Originally posted on Her Campus
Days before, you set up a date with the cutest boy you could find on Tinder. Now the big night is here and you’re faced with the challenge of getting ready. Follow my easy steps to successfully make it through the night!
1.) Stare at the Tinder profile in question.
You need to make sure you’re still at all attracted to this person. Let’s be real, sometimes you match and agree to a date with someone only because they were the most attractive in the lot that swiping session. Once you’ve confirmed they’re still attractive, move on to step two. If you find they’re no longer intriguing, skip to step six.
2.) Shower, and shave everything.
This is Tinder, after all.
3.) Do your entire morning skincare routine.

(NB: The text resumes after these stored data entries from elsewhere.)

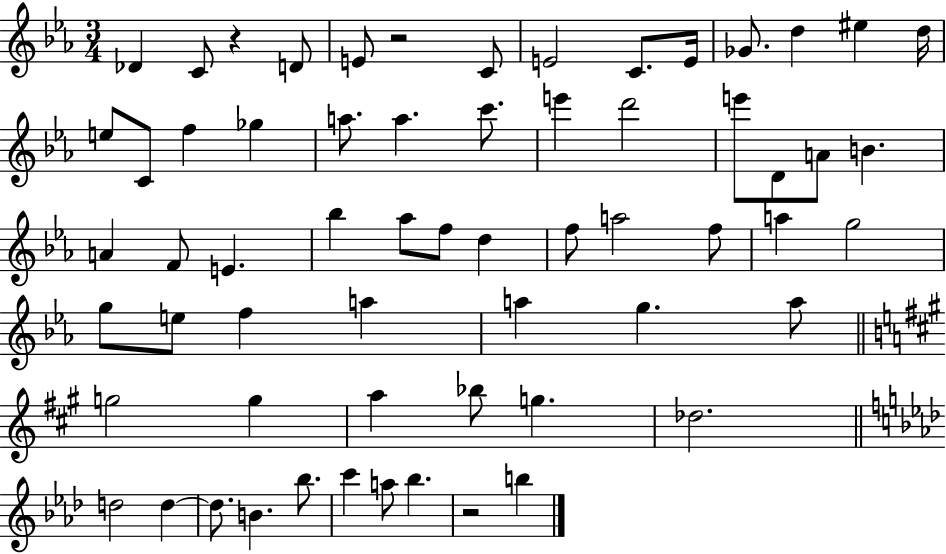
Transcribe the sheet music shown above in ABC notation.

X:1
T:Untitled
M:3/4
L:1/4
K:Eb
_D C/2 z D/2 E/2 z2 C/2 E2 C/2 E/4 _G/2 d ^e d/4 e/2 C/2 f _g a/2 a c'/2 e' d'2 e'/2 D/2 A/2 B A F/2 E _b _a/2 f/2 d f/2 a2 f/2 a g2 g/2 e/2 f a a g a/2 g2 g a _b/2 g _d2 d2 d d/2 B _b/2 c' a/2 _b z2 b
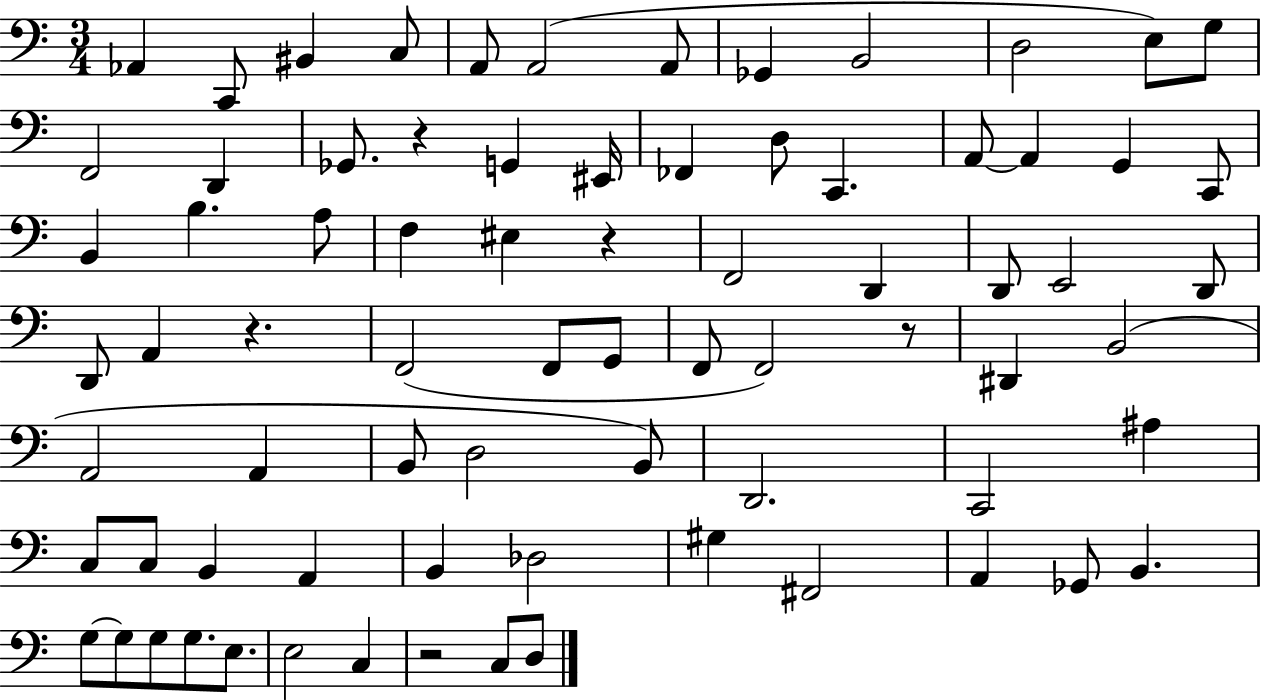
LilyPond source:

{
  \clef bass
  \numericTimeSignature
  \time 3/4
  \key c \major
  aes,4 c,8 bis,4 c8 | a,8 a,2( a,8 | ges,4 b,2 | d2 e8) g8 | \break f,2 d,4 | ges,8. r4 g,4 eis,16 | fes,4 d8 c,4. | a,8~~ a,4 g,4 c,8 | \break b,4 b4. a8 | f4 eis4 r4 | f,2 d,4 | d,8 e,2 d,8 | \break d,8 a,4 r4. | f,2( f,8 g,8 | f,8 f,2) r8 | dis,4 b,2( | \break a,2 a,4 | b,8 d2 b,8) | d,2. | c,2 ais4 | \break c8 c8 b,4 a,4 | b,4 des2 | gis4 fis,2 | a,4 ges,8 b,4. | \break g8~~ g8 g8 g8. e8. | e2 c4 | r2 c8 d8 | \bar "|."
}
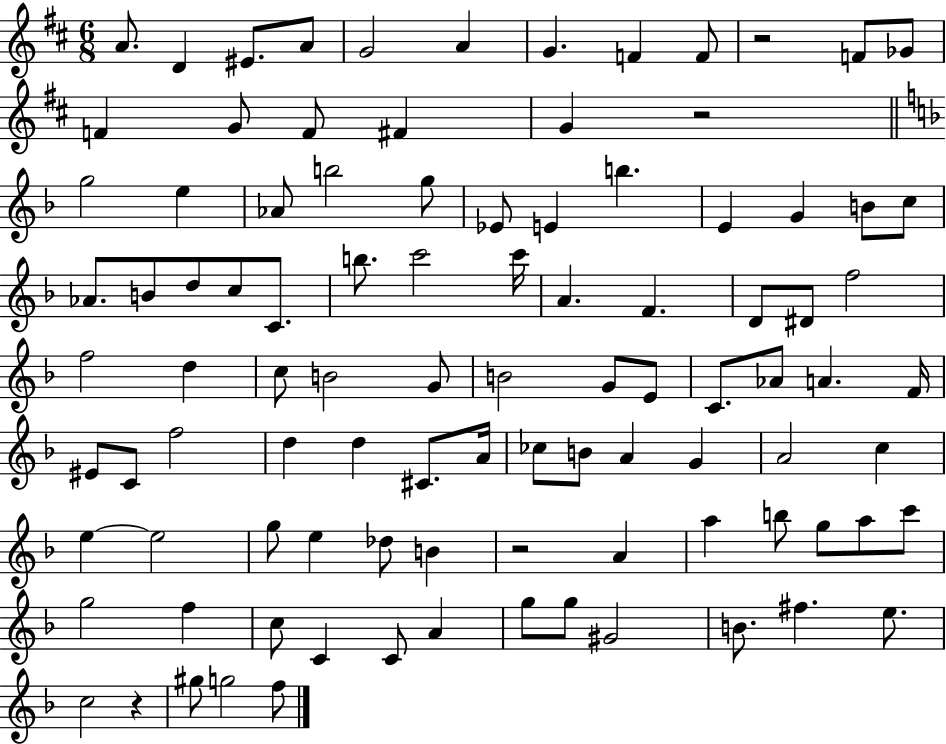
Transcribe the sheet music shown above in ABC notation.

X:1
T:Untitled
M:6/8
L:1/4
K:D
A/2 D ^E/2 A/2 G2 A G F F/2 z2 F/2 _G/2 F G/2 F/2 ^F G z2 g2 e _A/2 b2 g/2 _E/2 E b E G B/2 c/2 _A/2 B/2 d/2 c/2 C/2 b/2 c'2 c'/4 A F D/2 ^D/2 f2 f2 d c/2 B2 G/2 B2 G/2 E/2 C/2 _A/2 A F/4 ^E/2 C/2 f2 d d ^C/2 A/4 _c/2 B/2 A G A2 c e e2 g/2 e _d/2 B z2 A a b/2 g/2 a/2 c'/2 g2 f c/2 C C/2 A g/2 g/2 ^G2 B/2 ^f e/2 c2 z ^g/2 g2 f/2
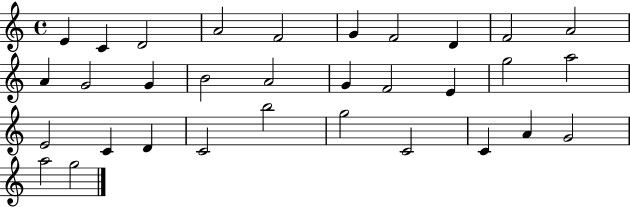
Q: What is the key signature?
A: C major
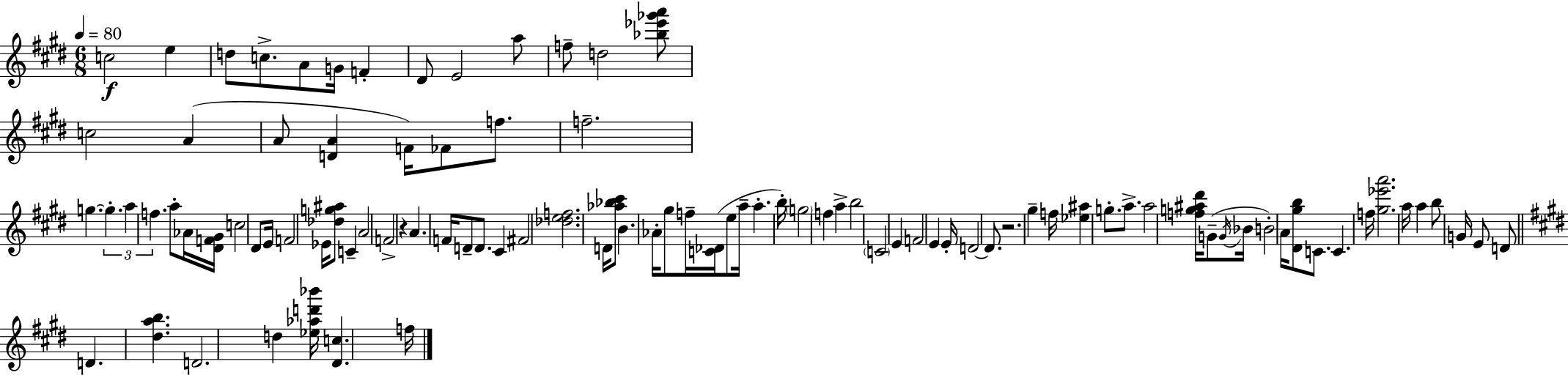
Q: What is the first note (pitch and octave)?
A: C5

You’ve just showered five hours earlier than you normally do, and you still have to go out and participate in more activities. This calls for a reset of your morning routine.
4.) Start your makeup.
Your roommate recently convinced you that doing your makeup first is way better than getting dressed first. For the first and last time ever, you decide to try it out. She seems to be decidedly wrong, doing your makeup first is just nonsensical.
5.) Text to confirm with your date.
It’s the polite thing to do. Text to confirm the time and place, the plan in general.
6.) Either cancel the date yourself or find that they’ve cancelled on you.
It is Tinder, after all. You’ll either finish your makeup to find that they’ve texted “Hey :/ I actually have an assignment due tonight… Raincheck?” or they’ll answer your confirmation all too excitedly and turn you off. Either way, you weren’t too excited about the date to begin with, and now you have a free night.
7.) Throw your phone across the room, take off your makeup.
It’s time to reset again—this time for bed.
8.) Redo your skincare routine.
The bedtime routine now. There’s no way you’re going out after all this. Your skin will either be dying or glowing tomorrow.
9.) See that they’ve texted, or text them to soften the blow.
Either the person has responded again, saying something along the lines of, “But you’re really cute and obviously smart, def want to reschedule.” Or you text them the same thing to make them feel better about the fact that you hate Tinder and are maybe bored of them.
10.) Feign interest in a raincheck.
You’ve been raised to be polite, you have to at least act interested in meeting them. You may, in fact, be interested in meeting them. But right now you have no care other than spending your night, decidedly not on a date.
11.) Put on sweatpants instead of your planned outfit.
It doesn’t matter that you spent twenty minutes picking the perfect winter date outfit, during those 25 minutes you were actually excited for the date. Now the date is off, you’re free to spend your night in sweatpants and your ugly high school ceramics T-shirt. Take advantage of it. Love it. Revel in the coziness.
12.) Make pasta, drink wine.
Again, revel in the coziness. Now you can get drunk in your own home rather than in a pretentious restaurant. Eat the pasta you’re great at cooking. Giggle with your roommate about Tinder and drinking, gossip about her dating life and your lack thereof.
13.) Watch John Mulaney, cause you’ll always love him more than you could ever love a Tinder Boy.